:: Document passage

Monday, August 18, 2014

Mexican Inspired Grilled Corn



While I was in Los Angeles last week, I had the wonderful opportunity to eat at Chef Curtis Stone's new restaurant, Maude, which has been rated best restaurant in L.A.  Normally the 25 seat restaurant fills up as soon as reservations open one month ahead of time, but when we got the call at 10 a.m. that a reservation for four had cancelled at the last minute for that night, we jumped at the chance.

The Maude kitchen

Each month, one seasonal ingredient is featured in a nine course tasting menu.  You don't order anything - it is a set menu that comes to you when it is ready.  The entire dinner featuring corn took 3 hours to eat and ended up being more like 11 courses excluding the homemade corn flakes and almond milk that we were given to enjoy the next morning.





One of our favourite dishes was inspired by the grilled Mexican corn dish called elotes.  Apparently the street version of this dish is sold outside many local Mexican grocery stores, but what we had was grilled corn elevated to a whole new level.  The recipe below is my version of the elotes we ate at Maude, with a few more local Canadian ingredients.

The elotes at Maude 


Serves 4 - 6.

Ingredients:

1/2 cup plain yogurt
1-2 cloves garlic, crushed
4 ears corn, husk removed
1 Tbsp extra virgin olive oil
1 Tbsp butter
Squeeze lime juice (about 1 Tbsp)
2 Tbsp fresh basil, chopped
1/2 fresh jalapeño, deseeded and finely minced
1/4 cup dry, crumbled feta cheese
pea shoots (optional)
salt

Directions:

1. Mix the yogurt and garlic together and set aside.

2. Brush or rub the corn cobs with the olive oil and grill them on a medium high barbecue for about 12 - 15 minutes, turning regularly.  You want the corn to get brown char marks on it, though.  Remove from heat, let cool slightly, and then use a knife to remove the corn from the cobs.




3. In a pan on the stove, heat the butter until it starts to turn brown.  Squeeze in the lime juice and turn down the heat so that it does not burn.  Quickly toss the jalapeño and corn kernels in the butter to reheat them and remove the pan from the heat.  Season with salt.

::::

Task list:
a. Answer these questions from the grilled corn post:
(i) How many seats does the restaurant Maude have?
(ii) How long did the dinner featuring corn take to eat?
(iii) For about how long are the corn cobs grilled?
b. Decide whether each statement agrees with the grilled corn post, and quote the words that settle it:
(i) Reservations at Maude open two months ahead of time.
(ii) The tasting menu at Maude features one seasonal ingredient each month.
(iii) The recipe calls for fresh feta cheese.

:: Dataset

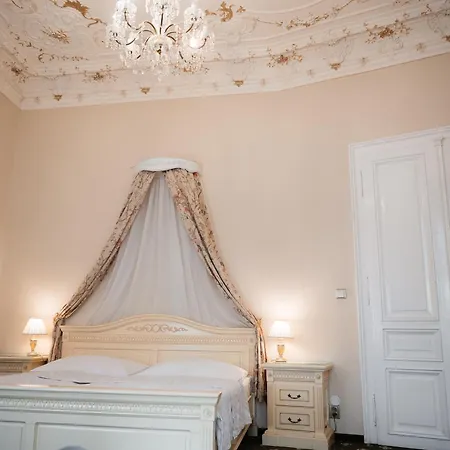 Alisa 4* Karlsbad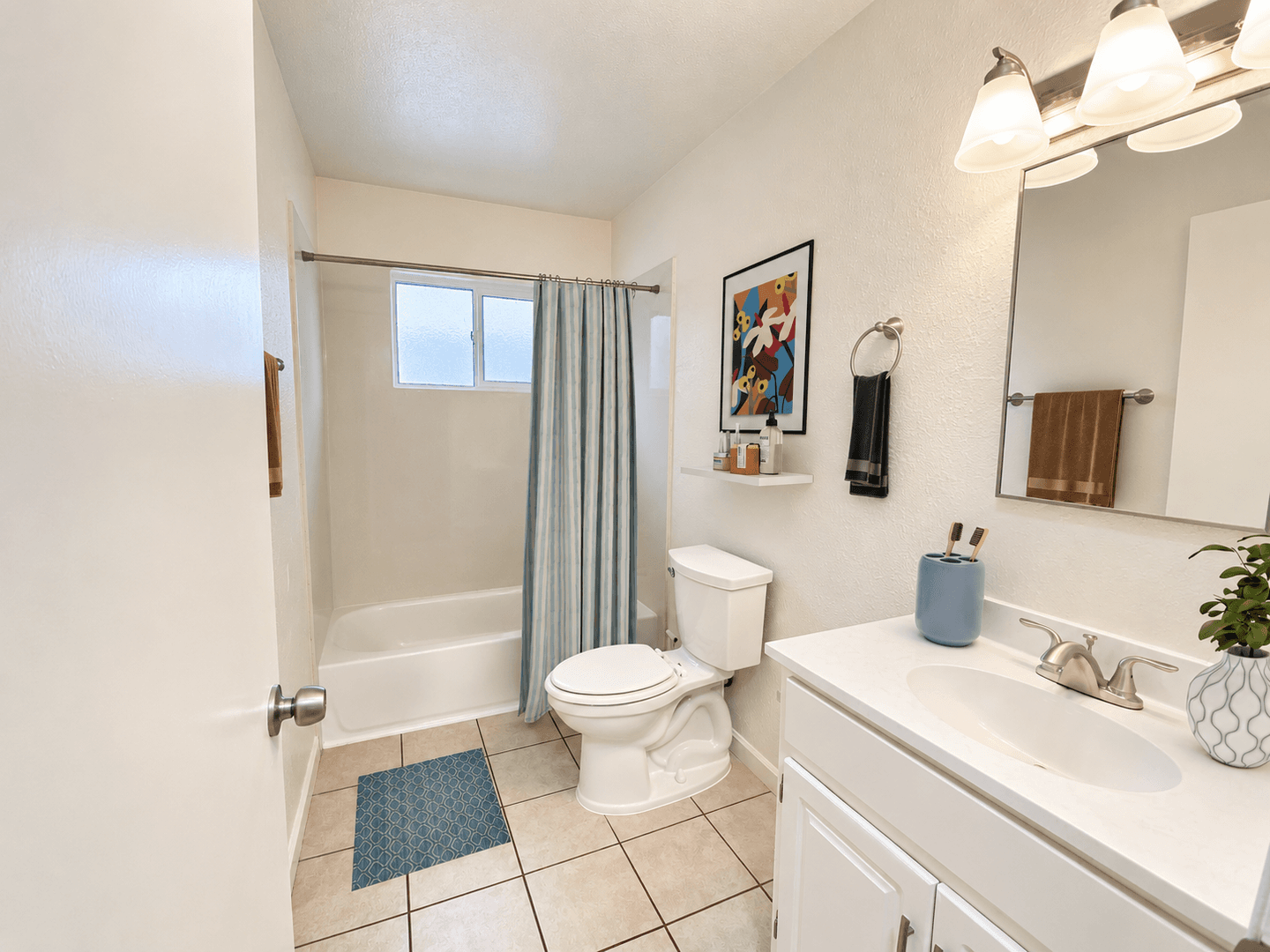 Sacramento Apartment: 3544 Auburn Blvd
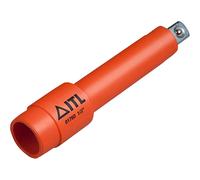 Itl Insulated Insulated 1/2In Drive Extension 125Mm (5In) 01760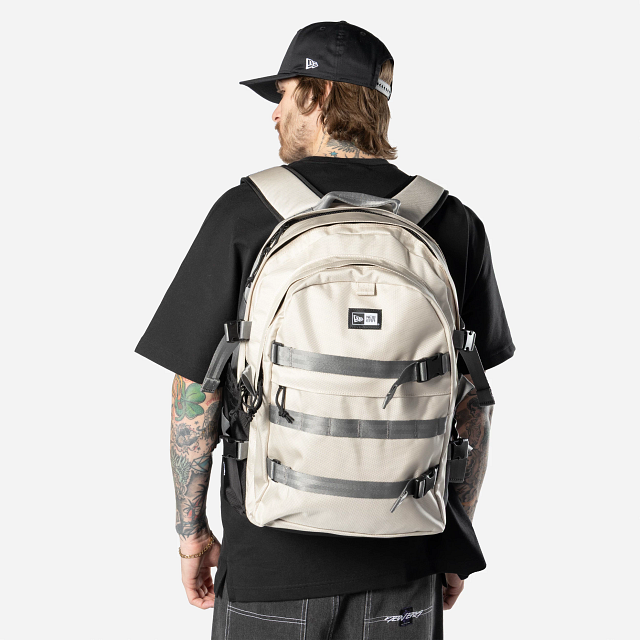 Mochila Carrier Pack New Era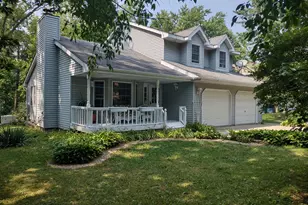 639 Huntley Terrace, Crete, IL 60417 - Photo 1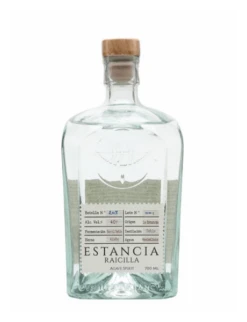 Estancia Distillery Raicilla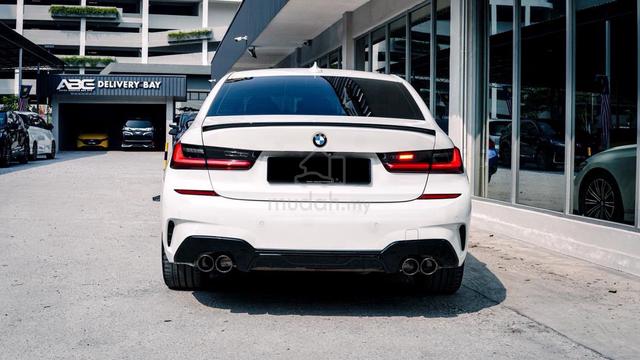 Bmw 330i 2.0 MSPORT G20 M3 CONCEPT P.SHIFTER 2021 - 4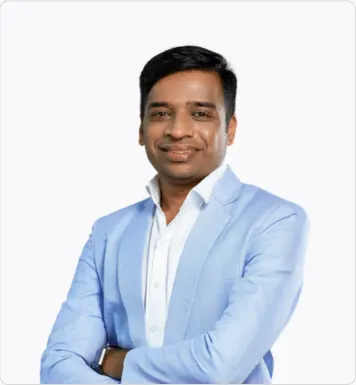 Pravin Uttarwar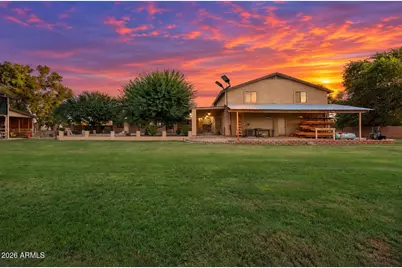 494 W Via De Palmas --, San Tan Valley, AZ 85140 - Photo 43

::::

Completed exercise:
a.
(i) 25 seats
(ii) 3 hours
(iii) About 12 - 15 minutes

b.
(i) No: "reservations open one month ahead of time"
(ii) Yes: "Each month, one seasonal ingredient is featured in a nine course tasting menu."
(iii) No: "1/4 cup dry, crumbled feta cheese"